Exercise material |
'''

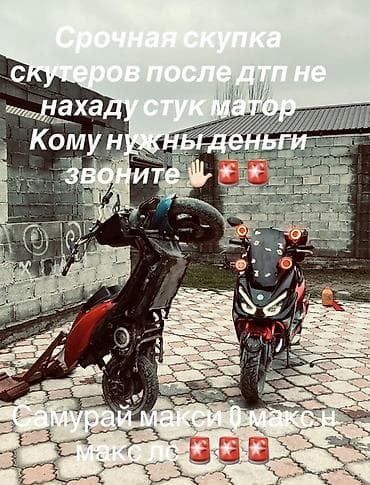 Кумурска мотороллер: Срочный выкуп скутеров. Что принимаем: - После ДТП - Не на ходу - Со — 1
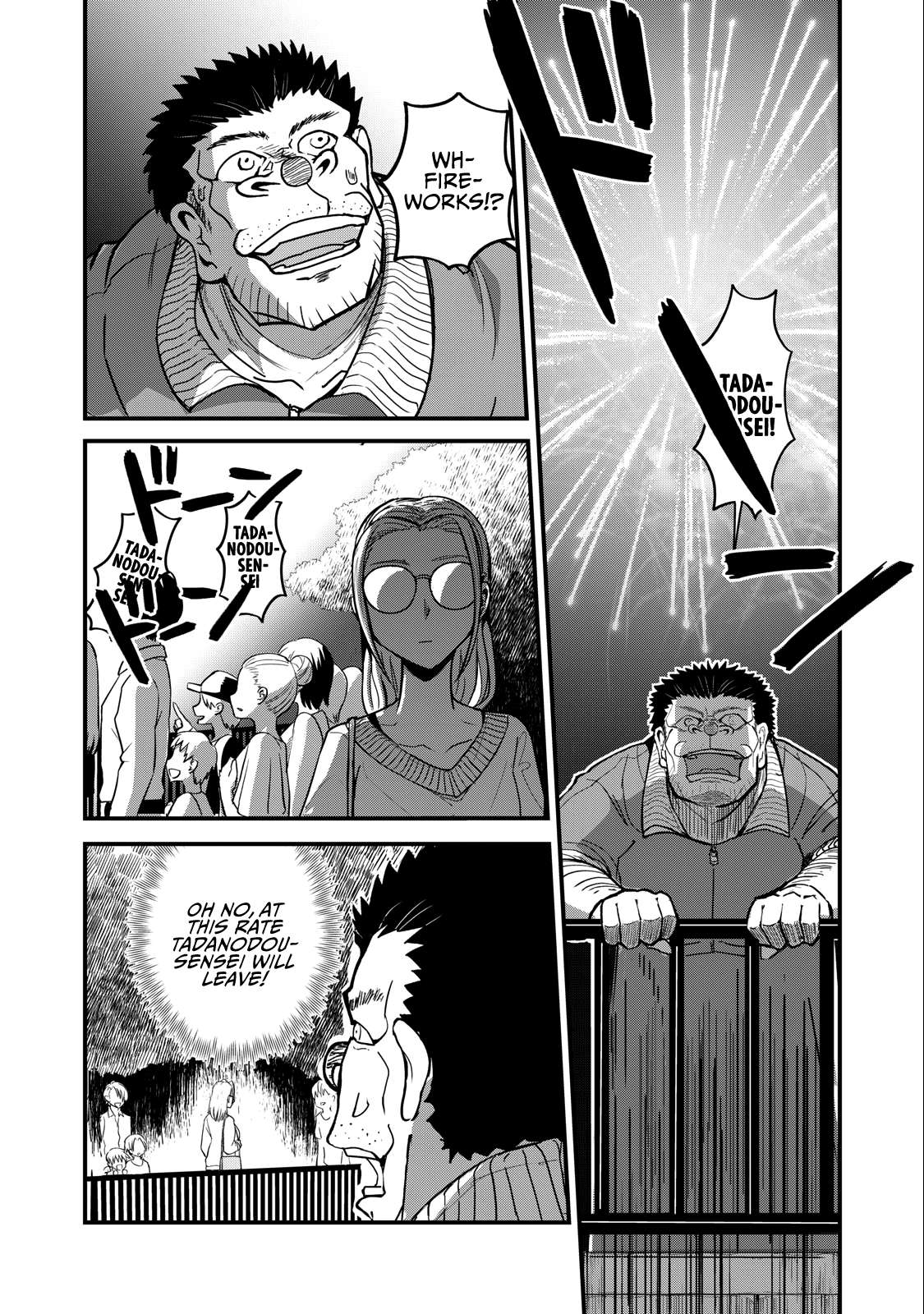 Page 13 of Chapter 75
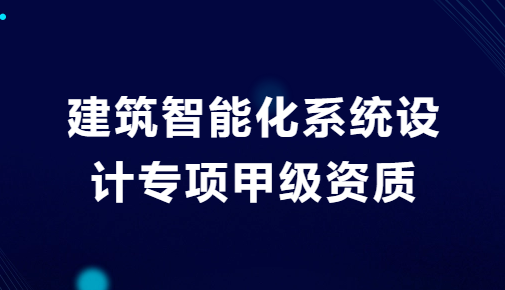 建筑智能化系統(tǒng)設計專項甲級資質(zhì),設計原則及注意事項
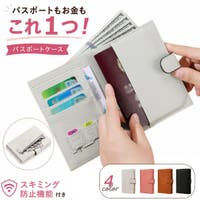 PlusNao（プラスナオ）のファッション雑貨/トラベル用品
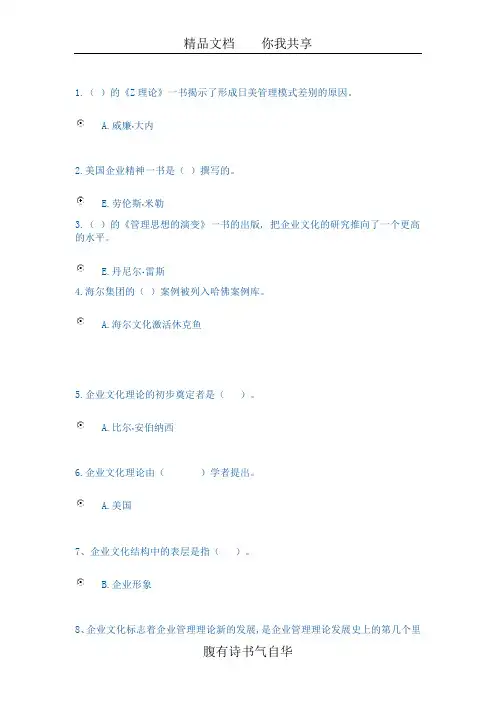 企业文化-网络作业-1-答案-保95分--2014春电大工商管理
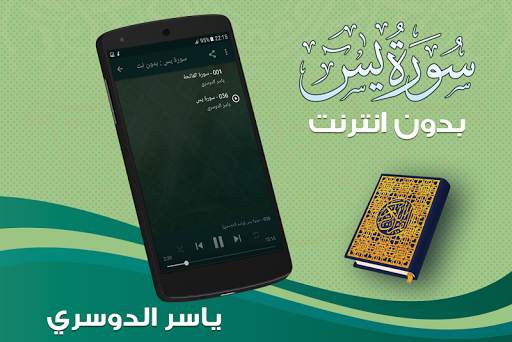 surah yasin full yasser al dosari Offline screenshot 2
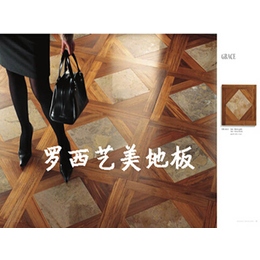 怎样选购木地板,艺术拼花木地板(在线咨询),邯郸市地板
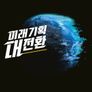 KBS 미래기획 대전환 3부작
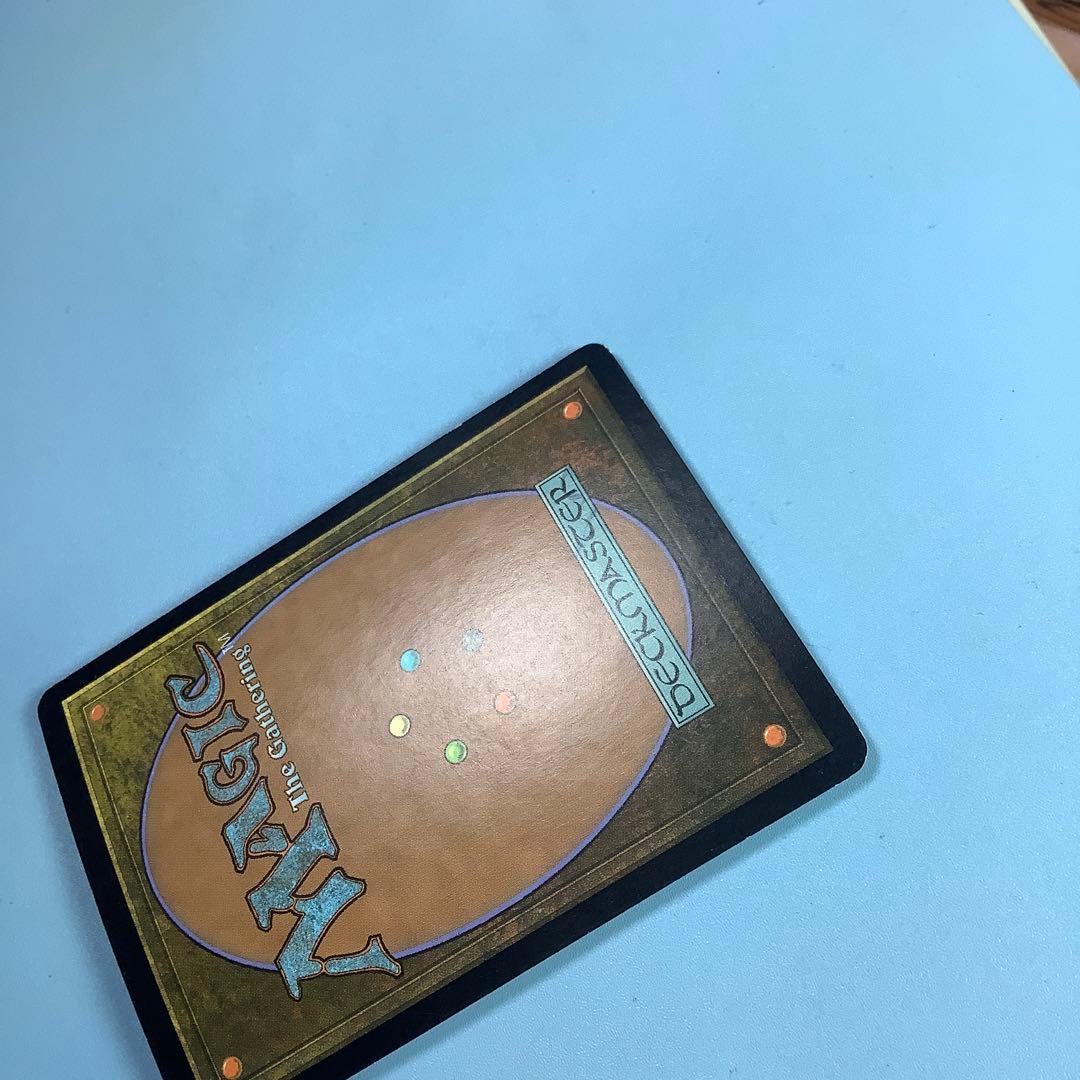 壌土からの生命/Life from the Loam RAV英語foil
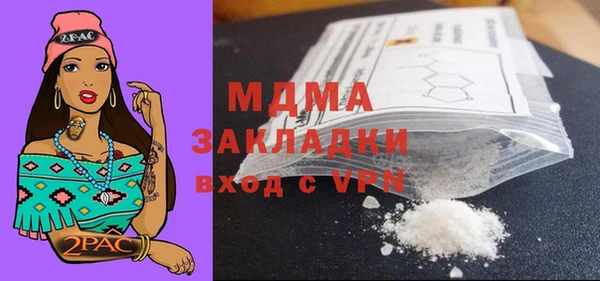 гашишное масло Алзамай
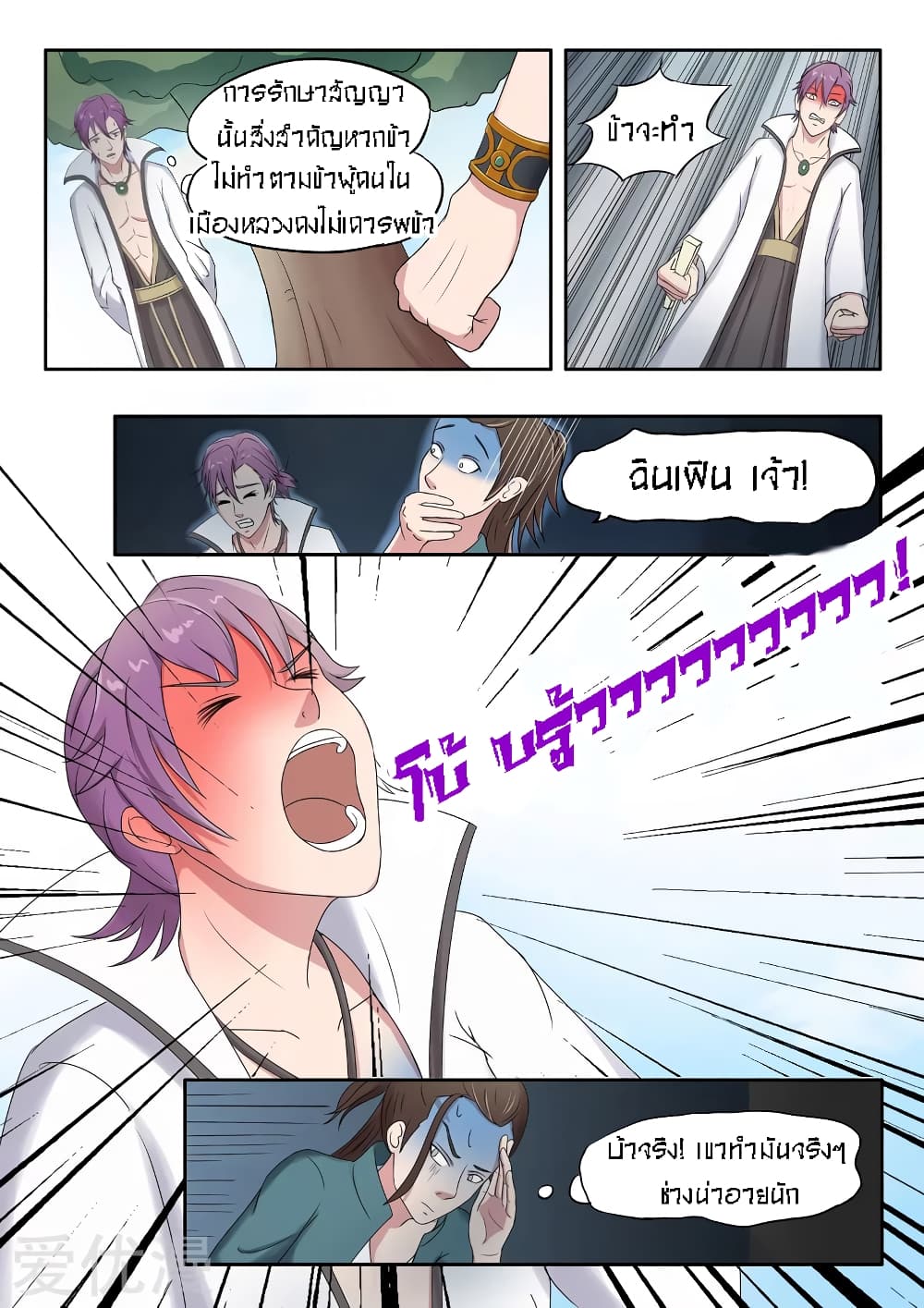 à¸­à¹ˆà¸²à¸™à¸¡à¸±à¸‡à¸‡à¸° à¸­à¹ˆà¸²à¸™à¸à¸²à¸£à¹Œà¸•à¸¹à¸™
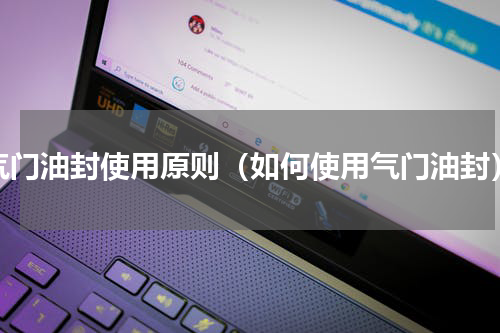 气门油封使用原则（如何使用气门油封）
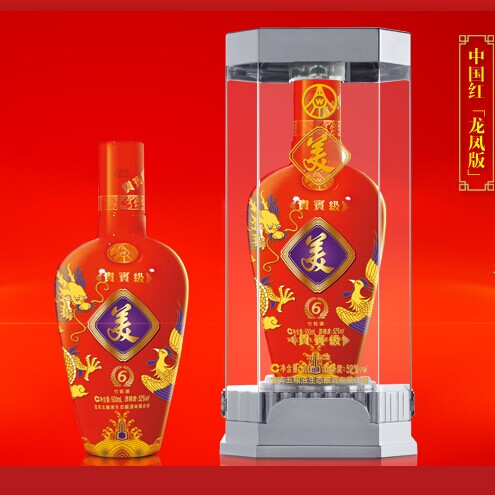 五粮液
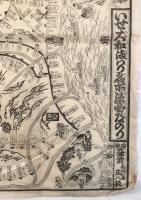 嘉永2年(1849)「いせ大和めぐり道法独案内」木版画 伊勢神宮 奈良 名所図会 道中図 旅案内 和本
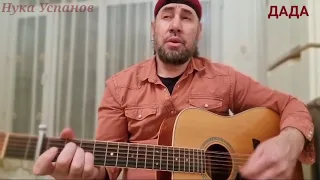 🎵 Нука Успанов! " ДАДА"🎸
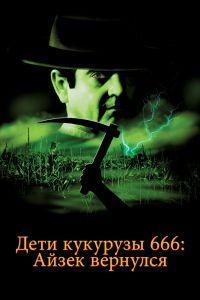 Дети кукурузы 666: Айзек вернулся (1999)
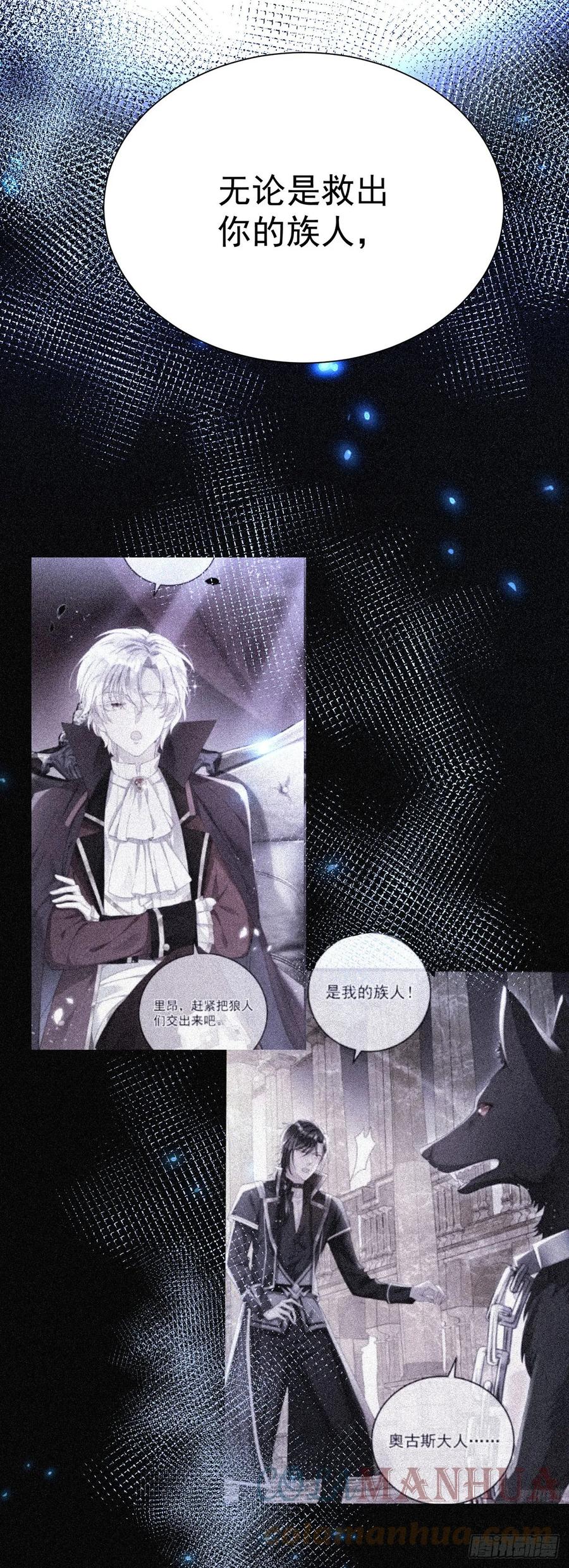 《狩受不亲之引狼入室》第146话 伊诺晕倒 第7页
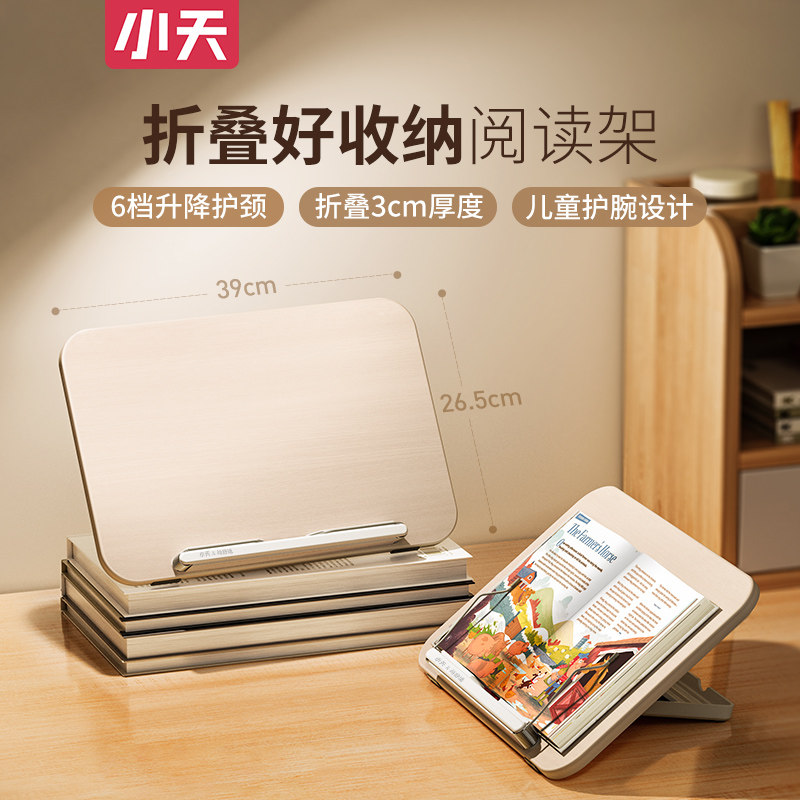 小天阅读架儿童阅读支架看书翻书书夹子书本固定器学生读书书架桌面木质小学生多功能书升降桌伸缩放书神器,文具电教/文化用品/商务用品,阅读架,淘宝优惠券,粉丝福利购,淘宝优惠卷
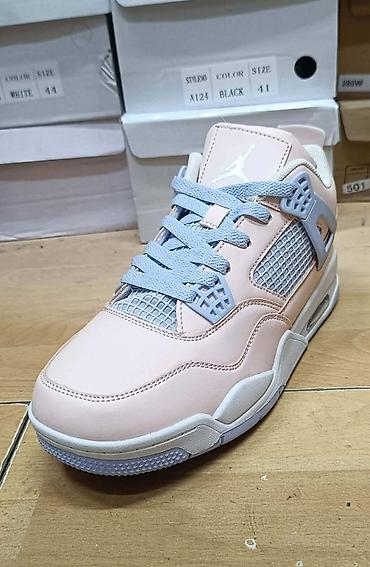 air jordan 1 beograd: Nike Air Jordan
36 do 41
3600 din
PS✨ — 2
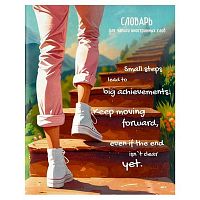 Тетрадь-словарь д/записи иностр.слов А5+ 48л. ФЕНИКС "Лестница к знаниям" 69990 мел.карт. (клетка)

'''

Activity | Up to and including the line with "surah yasin full", copy the data above from its first line. Skip pictures.

Result of this exercise |
 Кумурска мотороллер: Срочный выкуп скутеров. Что принимаем: - После ДТП - Не на ходу - Со — 1
 Page 13 of Chapter 75
 建筑智能化系統(tǒng)設計專項甲級資質(zhì),設計原則及注意事項
 PlusNao（プラスナオ）のファッション雑貨/トラベル用品
 企业文化-网络作业-1-答案-保95分--2014春电大工商管理
 surah yasin full yasser al dosari Offline screenshot 2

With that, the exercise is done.